WHAT YOU NEED TO DO> Write every entry out again exactly, please, and skip the pictures.

DATA TO PROCESS>
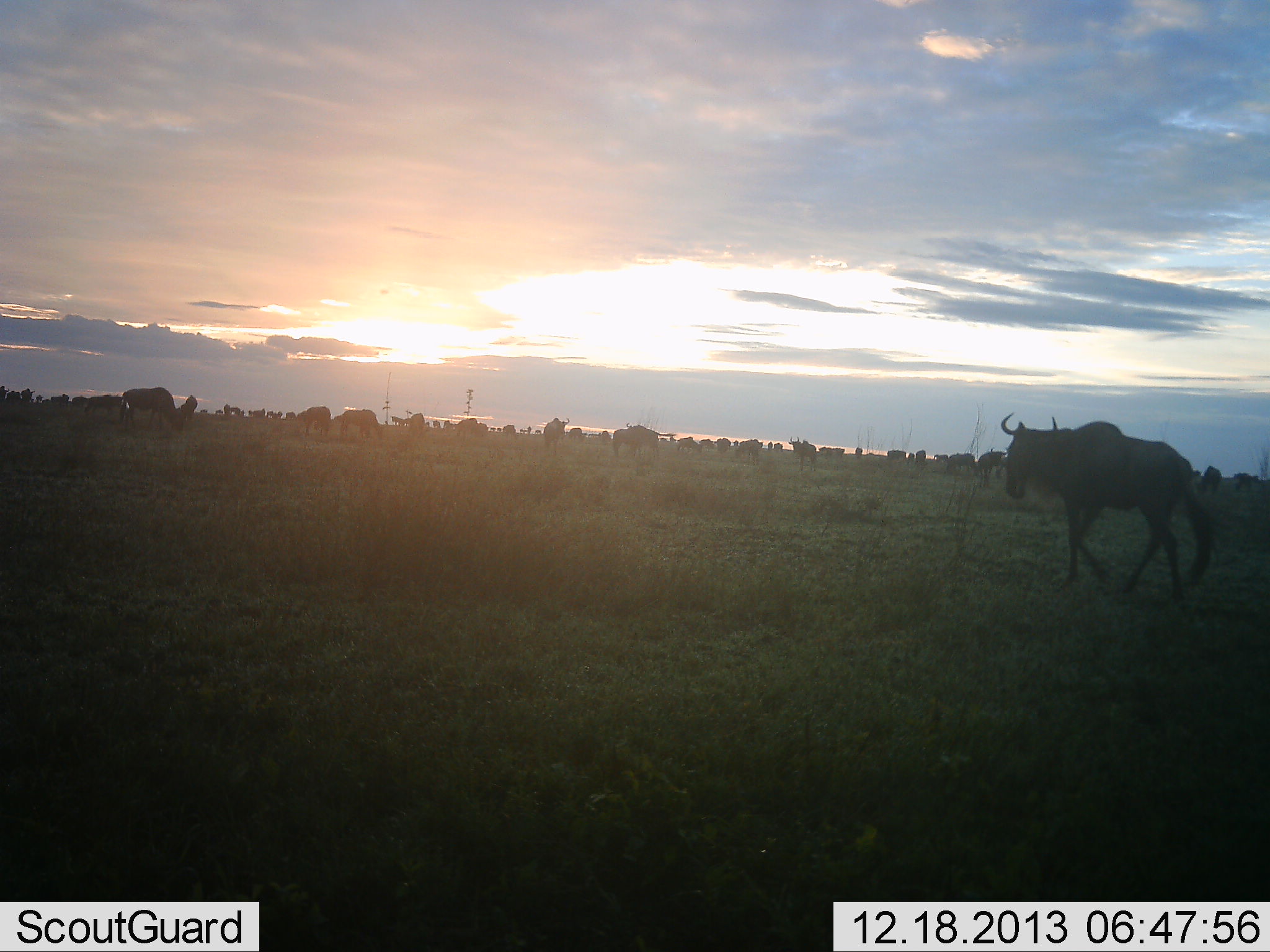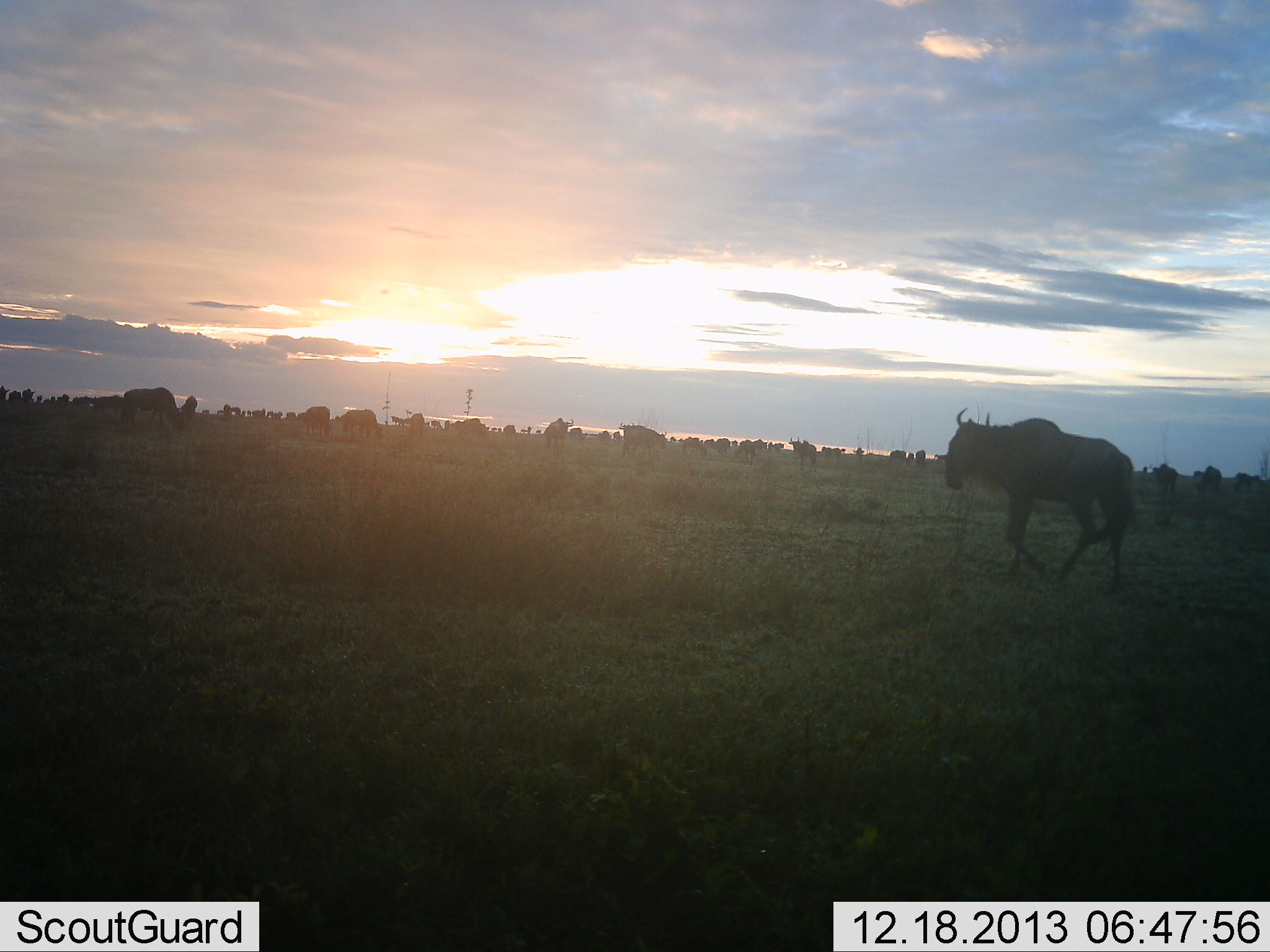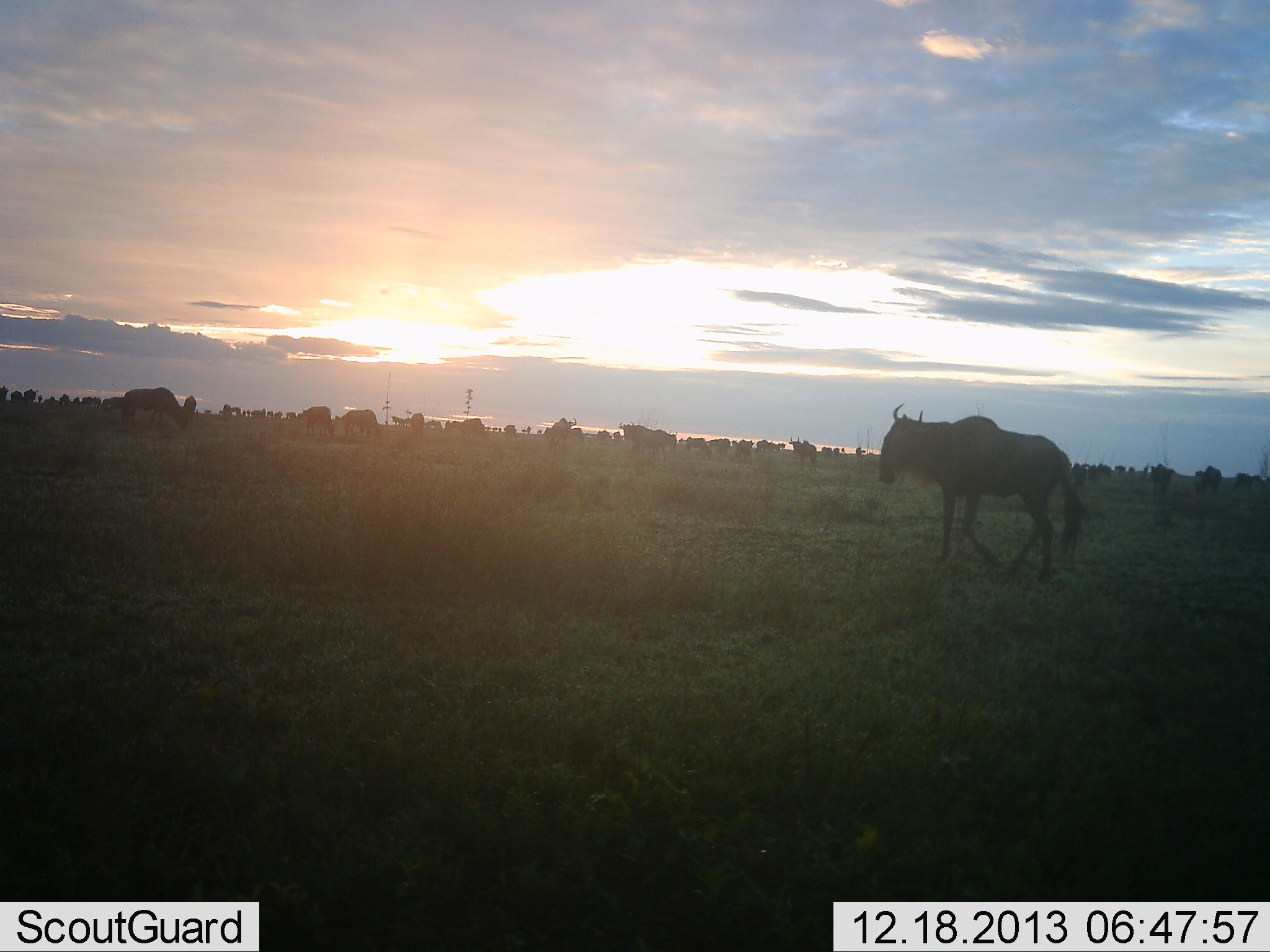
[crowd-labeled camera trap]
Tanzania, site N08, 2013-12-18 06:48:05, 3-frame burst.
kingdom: Animalia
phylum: Chordata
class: Mammalia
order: Artiodactyla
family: Bovidae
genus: Connochaetes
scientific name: Connochaetes taurinus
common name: blue wildebeest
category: wildebeest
Wildebeest (blue wildebeest) (Connochaetes taurinus), count 11-50. Behavior (volunteer vote fractions): standing 50%, resting 0%, moving 70%, interacting 0%. Young present (vote fraction): 0%. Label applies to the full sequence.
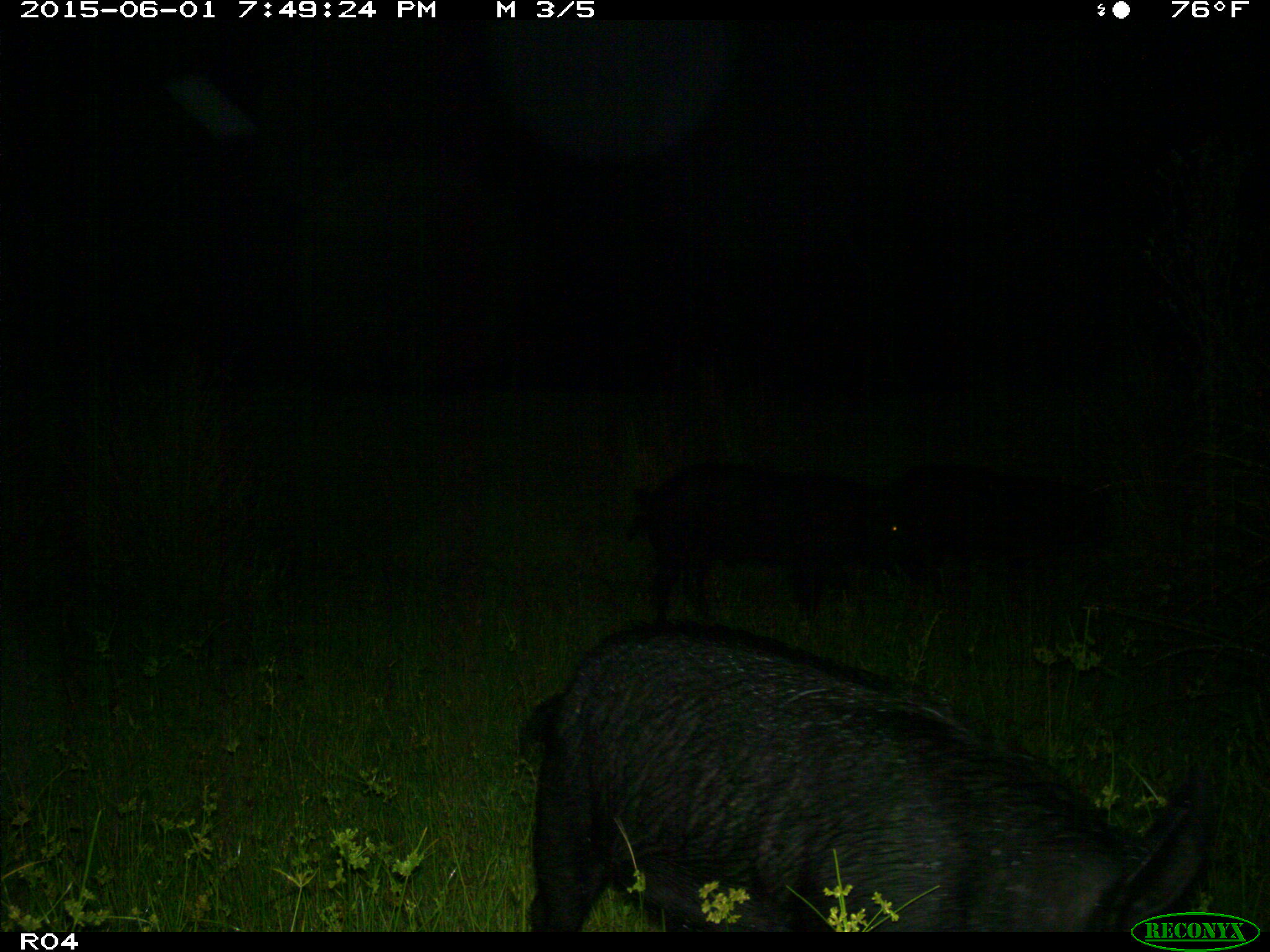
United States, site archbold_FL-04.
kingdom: Animalia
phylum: Chordata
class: Mammalia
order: Artiodactyla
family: Suidae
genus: Sus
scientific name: Sus scrofa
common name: wild boar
Sus scrofa (wild boar).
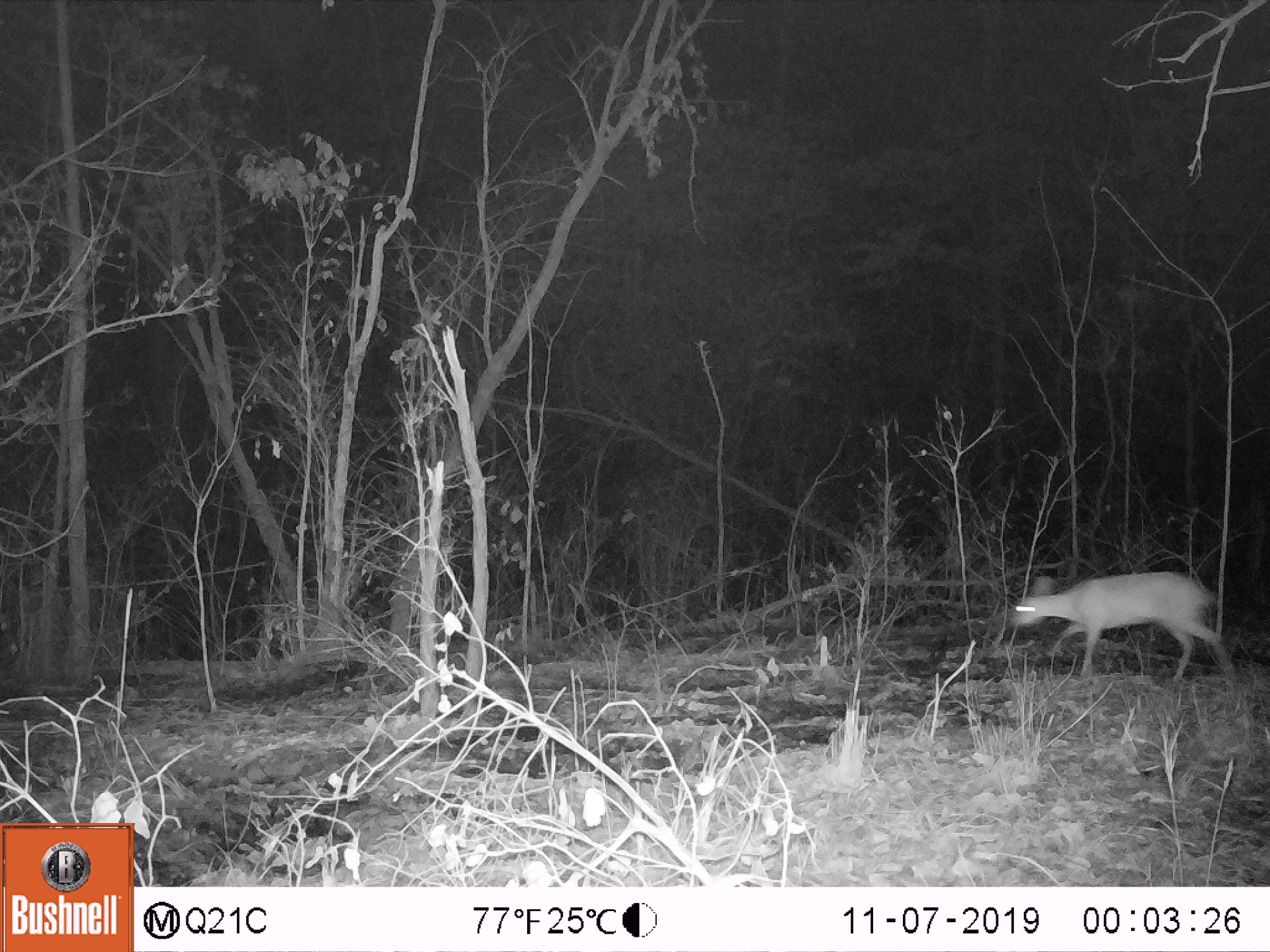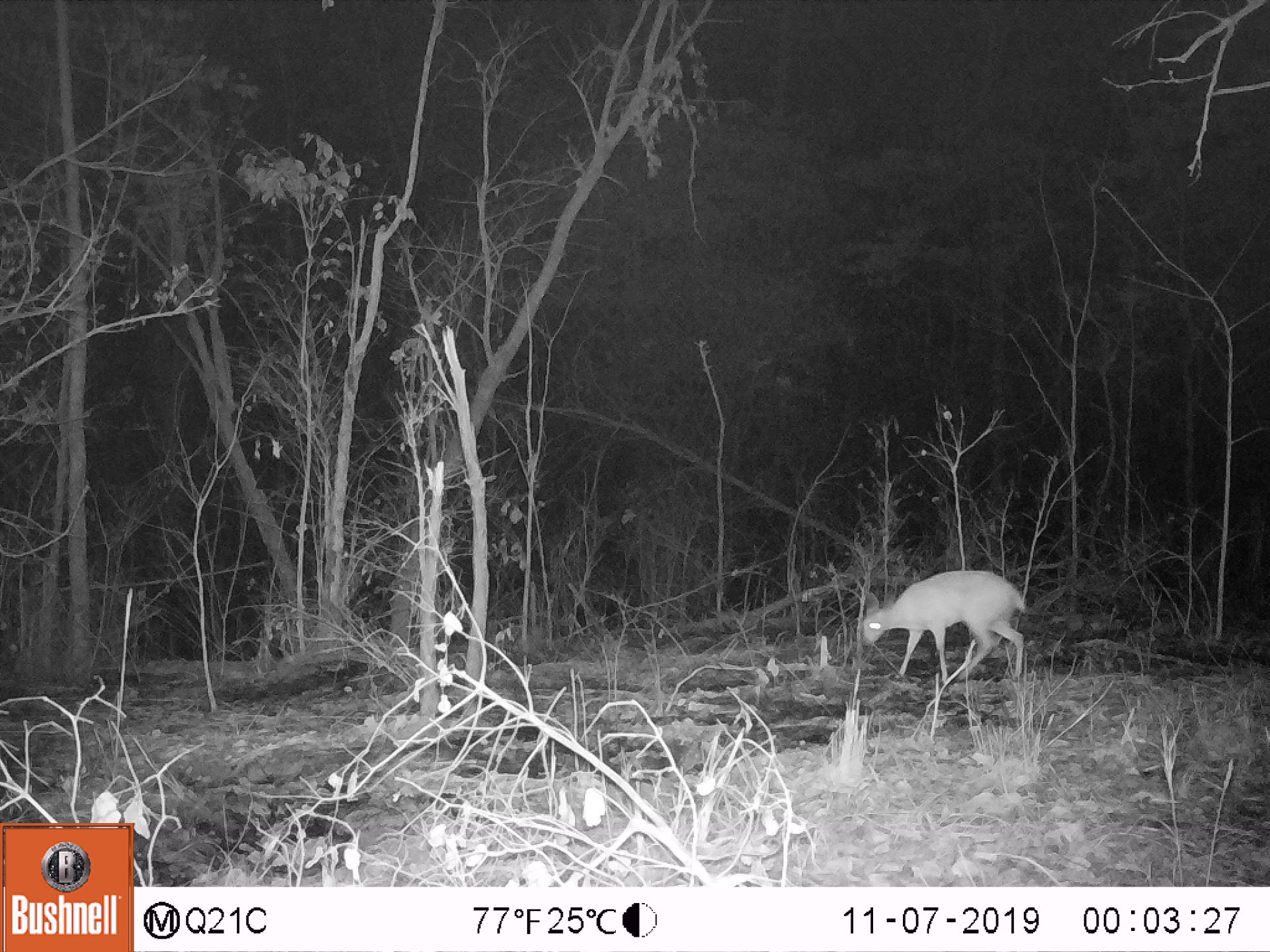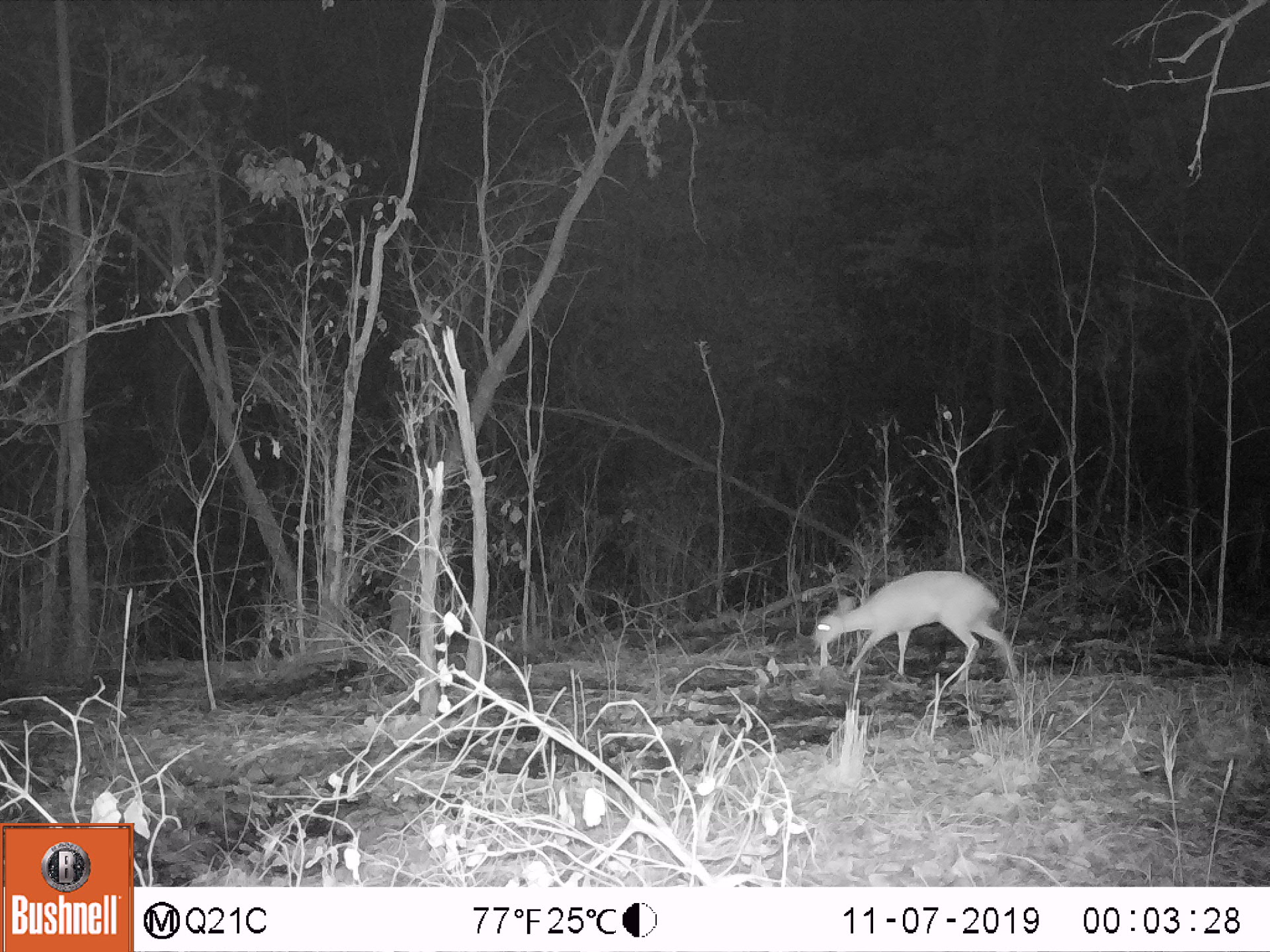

TASK ANSWER>
[crowd-labeled camera trap]
Tanzania, site N08, 2013-12-18 06:48:05, 3-frame burst.
kingdom: Animalia
phylum: Chordata
class: Mammalia
order: Artiodactyla
family: Bovidae
genus: Connochaetes
scientific name: Connochaetes taurinus
common name: blue wildebeest
category: wildebeest
Wildebeest (blue wildebeest) (Connochaetes taurinus), count 11-50. Behavior (volunteer vote fractions): standing 50%, resting 0%, moving 70%, interacting 0%. Young present (vote fraction): 0%. Label applies to the full sequence.
United States, site archbold_FL-04.
kingdom: Animalia
phylum: Chordata
class: Mammalia
order: Artiodactyla
family: Suidae
genus: Sus
scientific name: Sus scrofa
common name: wild boar
Sus scrofa (wild boar).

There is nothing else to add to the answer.